→ Text passage
'''

# Wireless microphone cell phone interference fixes



## Ech725 (Aug 15, 2013)

I've used a wireless lav mic in a 25'x50' lecture hall that is hooked up to a 12 channel Mackie mixer. I've noticed that every time I've used it the pas couple of times there has been an annoying pulsing noise. I believe that it is cell phone interference. The wireless mic is a lower end model $200. I've never had issues any issues with wired mics or a different handheld wireless mic. Are there any solutions to avoiding the interference? I was looking into buying a new wireless combo handheld/ lav but my budget would probably be $600.


----------



## 0HZ (Aug 15, 2013)

Have you isolated the interference to the stage, mix position? If it is either of those just tell people to turn their cells off. Presenters are horrible at saying they will turn it off before the start and then not doing such.


----------



## themuzicman (Aug 15, 2013)

What you are describing sounds a little bit like GSM noise -- does it sound like this? Cingular GSM Speaker Interference - YouTube


----------



## FMEng (Aug 16, 2013)

GSM phones are notorious for getting in mics. People don't realize that a cell phone periodically transmits any time it is turned on. The RF can get into any audio gear within a few inches, but condenser mics are particularly susceptible, especially lav mics. The worst scenario is a phone in a pocket next to the mic, mic cable or beltpack.

ATT and T-Mobile are GSM networks. Verizon and Sprint use CDMA which does not cause interference into audio equipment. The modulation scheme used by GSM is what makes it prone to causing problems.


----------



## Ech725 (Aug 16, 2013)

I checked out the YouTube video and that is the exact sound. Relating it to a stage, the mixer is backstage left and the presenter is typically center stage or stage right. It's actually a horrible set up because I have to mix from a horrible spot. I wish the mixer could be in the house or at least in front of the presenter. So would everyone in the room with a GSM have to turn off their cell phones? Or just the presenter?

'''

→ Task requirements
1/ In the thread on wireless microphone interference, which two carriers are said to use CDMA?
2/ Using the thread on wireless microphone interference, explain why a cell phone can interfere with audio gear even when nobody is making a call on it.

→ Information shown
'''

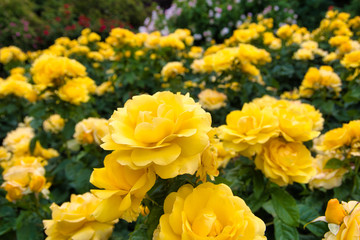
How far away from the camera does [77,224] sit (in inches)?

'''

→ Set of answers
1/ Verizon and Sprint use CDMA.

2/ A cell phone periodically transmits any time it is turned on. That RF can get into any audio gear within a few inches, and condenser mics, especially lav mics, are particularly susceptible.